Data to use START
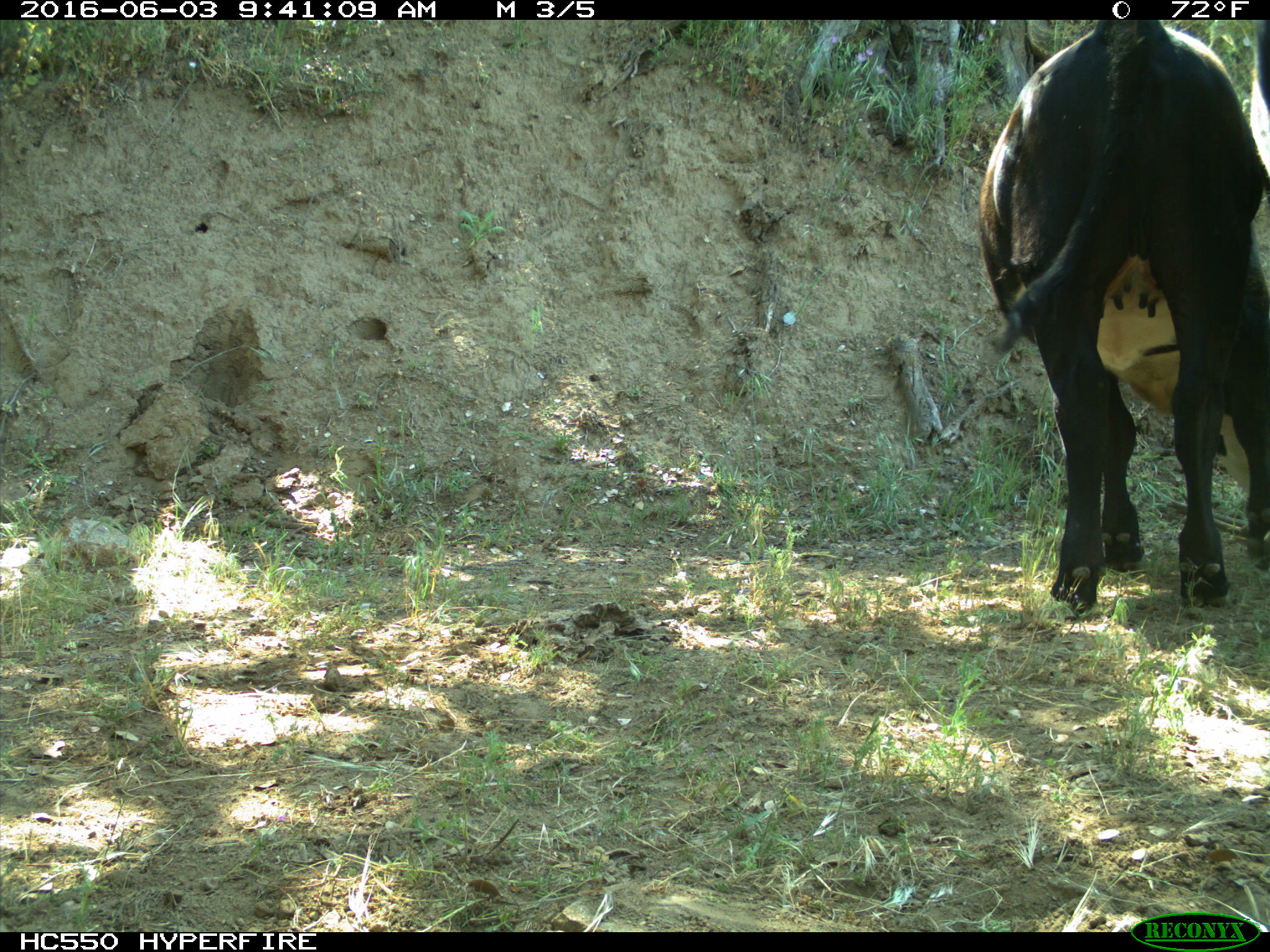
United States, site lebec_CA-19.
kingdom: Animalia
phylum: Chordata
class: Mammalia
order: Artiodactyla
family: Bovidae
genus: Bos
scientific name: Bos taurus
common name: domestic cow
Bos taurus (domestic cow).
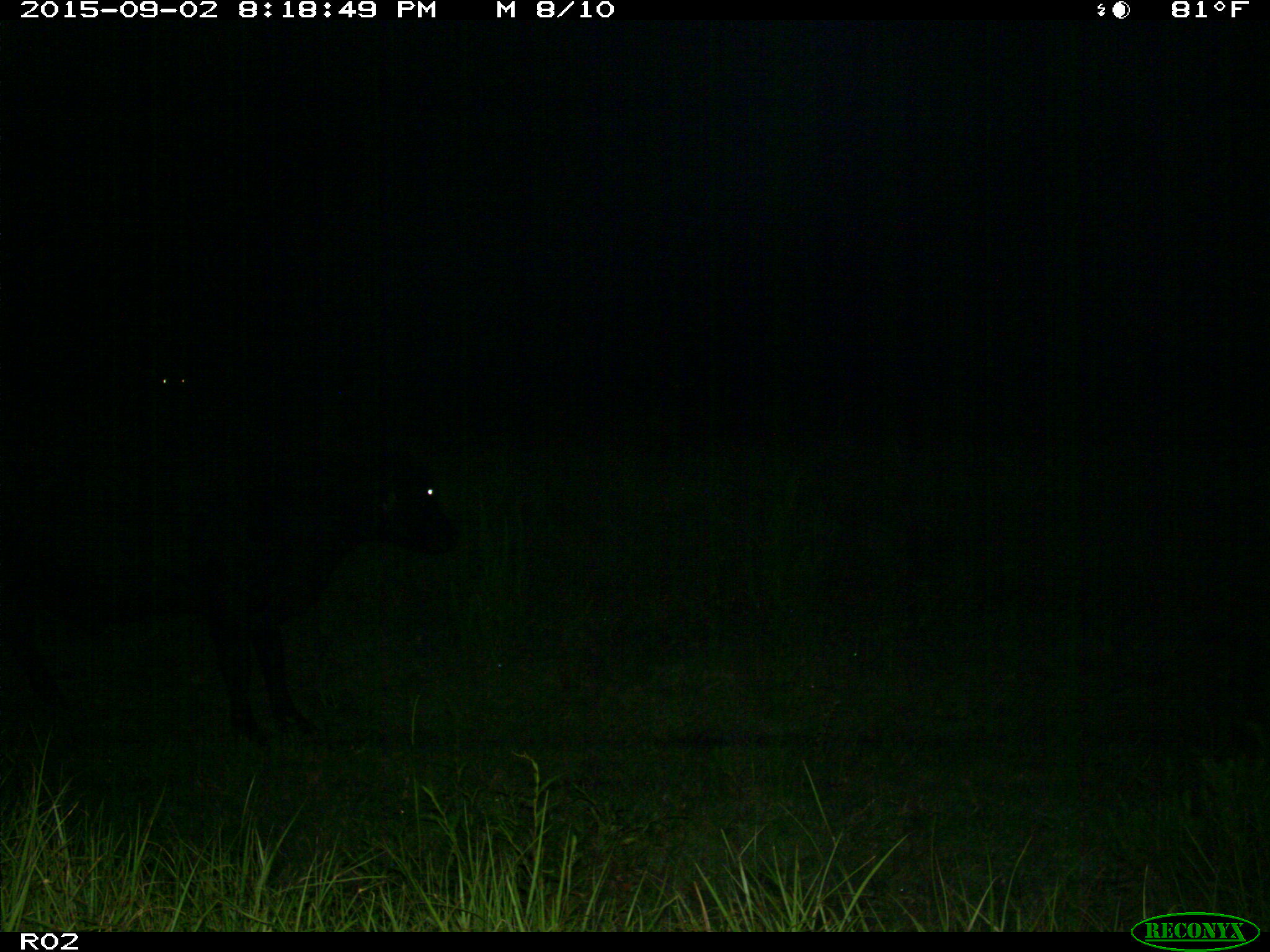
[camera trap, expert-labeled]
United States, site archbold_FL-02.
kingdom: Animalia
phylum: Chordata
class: Mammalia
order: Artiodactyla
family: Bovidae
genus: Bos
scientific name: Bos taurus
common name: domestic cow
Data to use END
Your objective ->
The word to find is "site". Copy every line of the records that holds it.

Response to the exercise ->
United States, site lebec_CA-19.
United States, site archbold_FL-02.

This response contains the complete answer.